Needless to say I failed to stop my transition, to quote Spongebob Squarepants, "from good noodle to bad egg." Not as an overall detriment to society by any means, but my social graces are non-existent and the situation with women seem to get worse instead of better. 

I got no friends 'cause they read the papers
They can't be seen with me
And I'm gettin' real shot down
And I'm feelin' mean...

There was a time when the words used to describe me were "respectful," "polite," "well-mannered," "well-behaved" and probably the one word I hated to be describe as maybe even more than my weight, "sweet." I was over being sweet by the middle of my second year at Del State. I had learned in two semesters of living on campus that women weren't in the market for "sweet" guys.  There, I said it. The last time I classified myself as a nice guy, LeBron James didn't have his Hummer, there was no Iraq war and Jay's Second Blueprint banged all over campus. 

No more Mr. Nice Guy
No more Mr. Squeaky Clean
No more Mr. Nice Guy
They say he's sick, obscene...

I figured that in order to at least get some positive attention, I shouldn't ask a girl how she's doing, shouldn't show too much emotion (HA! That didn't work out very well) and I shouldn't try to be interested in them because they almost thrive on being ignored. Somewhere along the way when that didn't work out, bitterness set in, and I found myself dogging women every chance and place I had room to do so. Forget my desires and wants, my ability to even carry on a decent conversation with a woman is null and void.
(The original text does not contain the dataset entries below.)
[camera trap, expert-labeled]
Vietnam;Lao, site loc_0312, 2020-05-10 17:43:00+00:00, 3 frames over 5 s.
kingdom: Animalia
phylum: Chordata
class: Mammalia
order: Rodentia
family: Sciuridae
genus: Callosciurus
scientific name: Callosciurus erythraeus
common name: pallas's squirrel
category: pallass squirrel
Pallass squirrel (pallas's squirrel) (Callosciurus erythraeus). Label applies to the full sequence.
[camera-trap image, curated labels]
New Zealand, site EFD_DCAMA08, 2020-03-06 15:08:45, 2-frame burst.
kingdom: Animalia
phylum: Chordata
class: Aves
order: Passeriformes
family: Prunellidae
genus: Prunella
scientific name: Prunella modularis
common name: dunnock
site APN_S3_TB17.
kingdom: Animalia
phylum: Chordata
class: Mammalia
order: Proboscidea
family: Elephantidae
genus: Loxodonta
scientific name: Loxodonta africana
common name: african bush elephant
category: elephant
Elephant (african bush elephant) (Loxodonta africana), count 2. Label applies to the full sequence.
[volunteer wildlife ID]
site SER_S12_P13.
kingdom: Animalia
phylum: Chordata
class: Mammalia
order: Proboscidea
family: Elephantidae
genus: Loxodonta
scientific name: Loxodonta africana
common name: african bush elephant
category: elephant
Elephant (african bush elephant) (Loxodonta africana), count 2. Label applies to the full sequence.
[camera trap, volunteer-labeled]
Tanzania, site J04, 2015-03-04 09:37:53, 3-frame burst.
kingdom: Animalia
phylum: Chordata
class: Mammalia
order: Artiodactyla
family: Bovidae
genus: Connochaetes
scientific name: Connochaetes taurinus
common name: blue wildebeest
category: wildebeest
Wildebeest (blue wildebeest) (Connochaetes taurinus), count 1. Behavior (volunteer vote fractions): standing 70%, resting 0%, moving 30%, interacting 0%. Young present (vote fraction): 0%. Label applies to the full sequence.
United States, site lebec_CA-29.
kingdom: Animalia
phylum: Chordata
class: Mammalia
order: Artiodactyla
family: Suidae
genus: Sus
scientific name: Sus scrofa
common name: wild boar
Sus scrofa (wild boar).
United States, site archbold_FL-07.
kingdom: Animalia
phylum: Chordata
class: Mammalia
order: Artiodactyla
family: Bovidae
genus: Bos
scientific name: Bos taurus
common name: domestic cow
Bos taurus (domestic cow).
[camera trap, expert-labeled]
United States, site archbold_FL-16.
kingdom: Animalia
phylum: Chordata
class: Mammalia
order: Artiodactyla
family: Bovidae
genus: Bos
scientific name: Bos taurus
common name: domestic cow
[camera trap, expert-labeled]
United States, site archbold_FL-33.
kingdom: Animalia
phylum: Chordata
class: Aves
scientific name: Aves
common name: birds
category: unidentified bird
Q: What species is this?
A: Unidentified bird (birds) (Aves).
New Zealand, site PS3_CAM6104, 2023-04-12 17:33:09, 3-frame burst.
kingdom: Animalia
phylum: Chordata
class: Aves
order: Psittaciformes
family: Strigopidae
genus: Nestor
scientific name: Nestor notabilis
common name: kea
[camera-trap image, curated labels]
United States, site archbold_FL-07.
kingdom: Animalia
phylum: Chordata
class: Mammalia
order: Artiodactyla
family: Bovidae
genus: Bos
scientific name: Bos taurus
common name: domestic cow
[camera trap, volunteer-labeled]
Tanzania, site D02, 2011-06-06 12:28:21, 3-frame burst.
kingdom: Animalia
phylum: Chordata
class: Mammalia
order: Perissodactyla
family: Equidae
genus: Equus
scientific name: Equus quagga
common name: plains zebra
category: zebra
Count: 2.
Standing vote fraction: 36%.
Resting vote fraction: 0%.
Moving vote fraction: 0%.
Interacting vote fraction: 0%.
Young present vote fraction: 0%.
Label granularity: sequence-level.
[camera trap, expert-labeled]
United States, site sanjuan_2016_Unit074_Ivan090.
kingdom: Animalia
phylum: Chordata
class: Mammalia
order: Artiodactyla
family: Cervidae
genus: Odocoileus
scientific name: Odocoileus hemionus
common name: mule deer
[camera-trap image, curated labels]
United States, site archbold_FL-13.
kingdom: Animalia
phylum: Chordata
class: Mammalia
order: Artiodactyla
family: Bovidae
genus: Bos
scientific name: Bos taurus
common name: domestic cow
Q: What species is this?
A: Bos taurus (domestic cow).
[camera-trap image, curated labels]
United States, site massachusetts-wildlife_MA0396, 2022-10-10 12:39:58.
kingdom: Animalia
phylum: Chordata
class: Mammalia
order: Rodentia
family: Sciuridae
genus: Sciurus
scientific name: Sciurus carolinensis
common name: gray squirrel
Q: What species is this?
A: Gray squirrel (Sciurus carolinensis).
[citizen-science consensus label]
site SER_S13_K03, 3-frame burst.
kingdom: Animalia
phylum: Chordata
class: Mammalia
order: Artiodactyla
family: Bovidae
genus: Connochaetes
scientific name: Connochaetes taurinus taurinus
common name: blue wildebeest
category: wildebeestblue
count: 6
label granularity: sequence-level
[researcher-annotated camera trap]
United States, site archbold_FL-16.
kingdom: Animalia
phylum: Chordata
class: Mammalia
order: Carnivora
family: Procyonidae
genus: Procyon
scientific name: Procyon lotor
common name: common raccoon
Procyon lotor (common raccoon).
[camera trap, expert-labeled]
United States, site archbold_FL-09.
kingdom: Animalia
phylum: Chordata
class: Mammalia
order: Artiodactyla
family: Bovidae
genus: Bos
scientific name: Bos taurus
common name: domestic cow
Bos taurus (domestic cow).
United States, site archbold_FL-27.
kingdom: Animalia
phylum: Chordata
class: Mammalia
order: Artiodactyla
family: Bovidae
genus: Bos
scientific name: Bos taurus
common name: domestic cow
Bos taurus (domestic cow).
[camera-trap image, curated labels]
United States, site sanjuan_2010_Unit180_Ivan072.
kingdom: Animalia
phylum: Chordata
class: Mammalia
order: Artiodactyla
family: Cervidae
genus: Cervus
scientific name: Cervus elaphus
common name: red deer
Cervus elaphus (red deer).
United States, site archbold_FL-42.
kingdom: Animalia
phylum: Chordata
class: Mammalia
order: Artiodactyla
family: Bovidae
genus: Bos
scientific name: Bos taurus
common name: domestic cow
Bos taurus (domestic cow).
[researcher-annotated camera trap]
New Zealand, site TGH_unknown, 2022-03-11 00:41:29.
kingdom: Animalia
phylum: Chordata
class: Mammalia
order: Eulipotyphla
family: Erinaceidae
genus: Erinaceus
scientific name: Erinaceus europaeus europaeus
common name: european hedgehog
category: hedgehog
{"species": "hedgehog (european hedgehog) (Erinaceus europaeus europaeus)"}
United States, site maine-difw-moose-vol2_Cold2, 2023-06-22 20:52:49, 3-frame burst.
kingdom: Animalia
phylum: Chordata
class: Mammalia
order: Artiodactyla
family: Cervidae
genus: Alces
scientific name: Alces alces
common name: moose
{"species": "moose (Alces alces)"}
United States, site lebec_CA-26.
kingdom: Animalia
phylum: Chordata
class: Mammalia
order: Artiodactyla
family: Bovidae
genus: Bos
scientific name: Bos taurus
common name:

But what's crazy is, when I think about when I was a young and impressionable sort, one who thought of women as all being queens and being better than me and that I'd be eternally grateful to be a small part of their world, I gag. I'm embarrassed that I was such a brown-noser. Maybe that part in the "Keep ya head up" vid when Pac is admonishing his partners for catcalling Jada Pinkett Smith went to my head, who knows? But I definitely didn't want to turn out like this. Now as long as I'm allowed to breathe, I'm sure I can change, but this transition is going to take a long time to occur. I just hope it's not too late.